Canadian Prime Minister Justin Trudeau said Friday he was “surprised” that companies licensed to sell cocaine to pharmacists or hospitals seemed to signal Canada would soon allow legal sales of hard drugs to the public.
The announcement came a month after the province of British Columbia launched an experimental decriminalization process meant to address an opioid overdose crisis that has killed thousands.
The province decriminalized the possession — but not sale — of small amounts of cocaine and other hard drugs, under a three-year pilot project, with the aim of removing the stigma associated with drug use that keeps people from seeking help.
Advocates have also been pushing for safer supplies of drugs to be made available to addicts who face a risk of dying from toxic drug poisoning linked to illicit street drugs.
Trudeau clarified Friday that the companies did not have “permission to sell it commercially or provide it on an open market,” adding that the misunderstanding would be corrected.
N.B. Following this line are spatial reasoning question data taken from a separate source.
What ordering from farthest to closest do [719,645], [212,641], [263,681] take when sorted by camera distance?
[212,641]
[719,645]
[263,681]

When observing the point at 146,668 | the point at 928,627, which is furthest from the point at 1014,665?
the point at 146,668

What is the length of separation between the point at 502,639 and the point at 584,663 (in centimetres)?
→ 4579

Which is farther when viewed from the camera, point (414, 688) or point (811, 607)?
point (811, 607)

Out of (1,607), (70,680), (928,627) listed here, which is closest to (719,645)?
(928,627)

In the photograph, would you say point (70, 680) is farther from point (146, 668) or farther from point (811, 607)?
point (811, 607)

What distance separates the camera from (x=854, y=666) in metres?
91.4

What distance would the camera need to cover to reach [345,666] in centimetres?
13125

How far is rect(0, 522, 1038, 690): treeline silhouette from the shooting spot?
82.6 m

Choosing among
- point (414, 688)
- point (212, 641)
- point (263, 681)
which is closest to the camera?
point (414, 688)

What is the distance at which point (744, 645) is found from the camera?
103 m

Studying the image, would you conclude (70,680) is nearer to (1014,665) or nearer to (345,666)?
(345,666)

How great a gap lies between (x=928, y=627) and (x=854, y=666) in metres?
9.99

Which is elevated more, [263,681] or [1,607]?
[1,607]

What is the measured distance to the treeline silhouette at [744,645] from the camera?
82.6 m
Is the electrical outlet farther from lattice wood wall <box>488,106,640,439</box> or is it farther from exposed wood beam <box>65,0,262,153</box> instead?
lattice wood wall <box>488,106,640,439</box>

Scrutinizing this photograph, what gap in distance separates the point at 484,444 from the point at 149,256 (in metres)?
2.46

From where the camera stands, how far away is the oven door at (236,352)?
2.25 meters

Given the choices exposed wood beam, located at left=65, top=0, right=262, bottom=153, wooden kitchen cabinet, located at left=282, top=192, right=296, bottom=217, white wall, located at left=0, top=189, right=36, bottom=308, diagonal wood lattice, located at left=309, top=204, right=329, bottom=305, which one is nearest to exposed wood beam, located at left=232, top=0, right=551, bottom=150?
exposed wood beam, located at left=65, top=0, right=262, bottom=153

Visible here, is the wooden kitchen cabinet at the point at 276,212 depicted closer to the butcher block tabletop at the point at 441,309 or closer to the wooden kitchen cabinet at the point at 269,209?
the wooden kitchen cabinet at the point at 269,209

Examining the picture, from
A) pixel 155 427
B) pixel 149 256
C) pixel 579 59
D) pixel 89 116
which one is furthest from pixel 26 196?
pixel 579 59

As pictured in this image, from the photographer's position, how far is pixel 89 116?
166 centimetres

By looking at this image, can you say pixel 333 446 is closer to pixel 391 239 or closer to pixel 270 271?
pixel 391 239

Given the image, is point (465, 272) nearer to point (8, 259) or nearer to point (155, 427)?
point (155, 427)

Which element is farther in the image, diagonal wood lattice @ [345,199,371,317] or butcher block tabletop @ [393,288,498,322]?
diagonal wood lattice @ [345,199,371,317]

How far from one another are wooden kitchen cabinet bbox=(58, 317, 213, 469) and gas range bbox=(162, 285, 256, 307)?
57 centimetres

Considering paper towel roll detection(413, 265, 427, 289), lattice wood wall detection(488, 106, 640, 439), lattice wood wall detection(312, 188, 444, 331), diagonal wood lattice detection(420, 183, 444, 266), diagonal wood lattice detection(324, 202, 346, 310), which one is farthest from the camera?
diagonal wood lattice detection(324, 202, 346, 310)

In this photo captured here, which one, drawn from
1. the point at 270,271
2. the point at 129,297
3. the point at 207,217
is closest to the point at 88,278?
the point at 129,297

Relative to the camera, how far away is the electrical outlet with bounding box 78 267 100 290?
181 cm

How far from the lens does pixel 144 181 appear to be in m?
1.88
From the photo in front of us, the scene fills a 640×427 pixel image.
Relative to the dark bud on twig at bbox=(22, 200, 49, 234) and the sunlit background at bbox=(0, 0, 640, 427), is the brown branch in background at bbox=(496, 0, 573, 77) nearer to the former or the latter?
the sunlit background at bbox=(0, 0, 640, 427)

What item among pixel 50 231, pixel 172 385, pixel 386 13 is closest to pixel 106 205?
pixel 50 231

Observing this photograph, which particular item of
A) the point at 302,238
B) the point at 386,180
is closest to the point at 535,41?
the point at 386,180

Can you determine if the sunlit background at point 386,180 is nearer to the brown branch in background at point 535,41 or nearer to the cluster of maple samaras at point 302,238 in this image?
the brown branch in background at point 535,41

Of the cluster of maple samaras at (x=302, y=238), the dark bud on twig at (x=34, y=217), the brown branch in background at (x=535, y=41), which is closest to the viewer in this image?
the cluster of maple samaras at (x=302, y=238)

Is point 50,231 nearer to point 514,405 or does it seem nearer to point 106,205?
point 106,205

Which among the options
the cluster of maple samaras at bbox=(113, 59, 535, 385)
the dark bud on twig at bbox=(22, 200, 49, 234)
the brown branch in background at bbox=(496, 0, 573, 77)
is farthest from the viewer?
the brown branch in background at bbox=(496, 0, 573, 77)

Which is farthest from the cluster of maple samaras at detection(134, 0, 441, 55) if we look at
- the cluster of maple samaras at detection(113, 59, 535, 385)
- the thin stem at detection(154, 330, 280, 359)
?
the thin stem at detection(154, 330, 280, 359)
“There are limited and very restricted permissions for certain pharmaceutical companies to use that substance for research purposes and for very specific narrowly prescribed medical purposes,” he explained.
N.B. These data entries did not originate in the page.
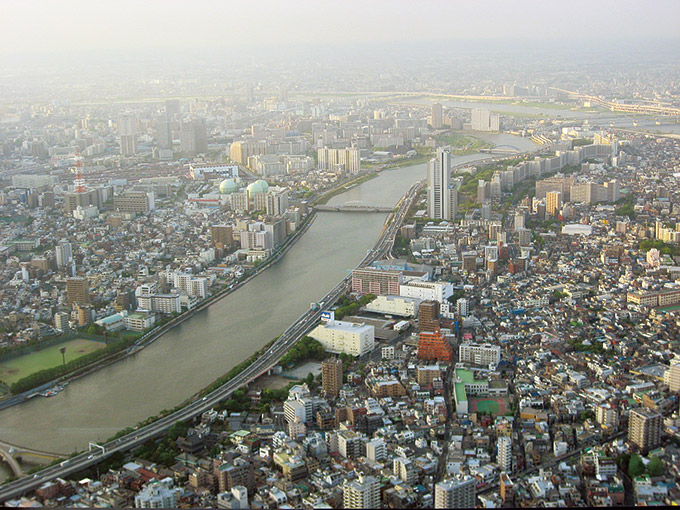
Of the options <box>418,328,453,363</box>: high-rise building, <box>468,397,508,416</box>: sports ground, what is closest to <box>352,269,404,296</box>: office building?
<box>418,328,453,363</box>: high-rise building

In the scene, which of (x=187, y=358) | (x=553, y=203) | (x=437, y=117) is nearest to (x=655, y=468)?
(x=187, y=358)

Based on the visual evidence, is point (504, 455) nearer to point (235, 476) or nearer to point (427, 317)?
point (235, 476)

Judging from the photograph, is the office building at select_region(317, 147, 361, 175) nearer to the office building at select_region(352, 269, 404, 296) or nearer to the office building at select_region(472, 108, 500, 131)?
the office building at select_region(472, 108, 500, 131)

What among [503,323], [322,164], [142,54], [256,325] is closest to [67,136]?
[142,54]

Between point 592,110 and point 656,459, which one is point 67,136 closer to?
point 592,110

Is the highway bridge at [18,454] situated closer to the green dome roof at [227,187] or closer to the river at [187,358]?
the river at [187,358]

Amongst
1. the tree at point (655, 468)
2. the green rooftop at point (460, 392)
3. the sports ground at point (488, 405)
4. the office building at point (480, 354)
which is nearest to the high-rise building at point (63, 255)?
the office building at point (480, 354)
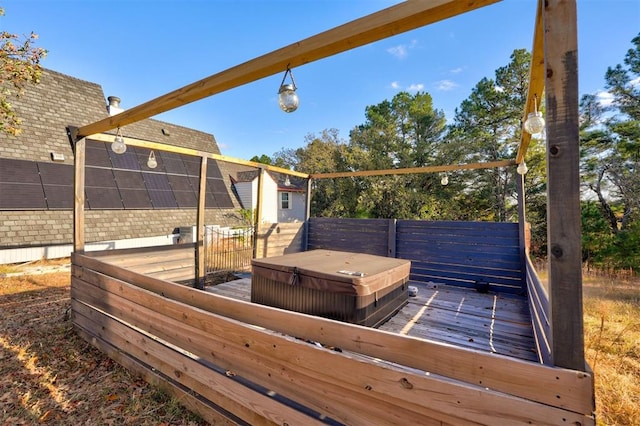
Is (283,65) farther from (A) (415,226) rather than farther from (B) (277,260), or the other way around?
(A) (415,226)

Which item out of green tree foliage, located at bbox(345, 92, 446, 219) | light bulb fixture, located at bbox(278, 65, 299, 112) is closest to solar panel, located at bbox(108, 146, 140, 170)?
green tree foliage, located at bbox(345, 92, 446, 219)

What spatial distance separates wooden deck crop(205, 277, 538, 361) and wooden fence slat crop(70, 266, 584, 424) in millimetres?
1871

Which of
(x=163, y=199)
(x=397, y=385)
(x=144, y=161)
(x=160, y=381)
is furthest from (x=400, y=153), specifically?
(x=397, y=385)

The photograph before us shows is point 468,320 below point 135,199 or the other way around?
below

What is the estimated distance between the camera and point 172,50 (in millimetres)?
8195

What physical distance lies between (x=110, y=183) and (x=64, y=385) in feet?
25.6

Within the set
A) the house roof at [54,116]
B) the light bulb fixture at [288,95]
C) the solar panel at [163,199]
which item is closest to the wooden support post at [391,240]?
the light bulb fixture at [288,95]

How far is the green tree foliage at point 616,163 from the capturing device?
33.1 ft

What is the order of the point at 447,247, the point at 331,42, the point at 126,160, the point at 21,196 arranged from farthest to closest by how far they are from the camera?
the point at 126,160, the point at 21,196, the point at 447,247, the point at 331,42

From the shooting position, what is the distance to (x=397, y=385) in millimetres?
1258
Trudeau made the comments after British Columbia Premier David Eby expressed shock at the claims by Sunshine Earth Labs and Adastra Labs.
“I was as surprised as the premier of British Columbia was to see that a company was talking about selling cocaine on the open market or commercializing it,” Trudeau told reporters.
On Thursday, Eby said allowing commercial sales of hard drugs, including cocaine, “is not part of our provincial plan.”
Sunshine Earth Labs had said in a statement it received permission from Health Canada to “legally possess, produce, sell and distribute coca leaf and cocaine,” as well as morphine, MDMA (ecstasy) and heroin.
Adastra Labs had said its license also allowed it to produce and sell psilocybin and psilocin — hallucinogens more commonly known as magic mushrooms that produce effects similar to LSD.
British Columbia — the epicentre of a crisis that has seen more than 30,000 overdose deaths nationwide since 2016 — is only the second jurisdiction in North America to decriminalize personal possession of small amounts (up to 2.5 grams) of hard drugs after the US state of Oregon did so in November 2020.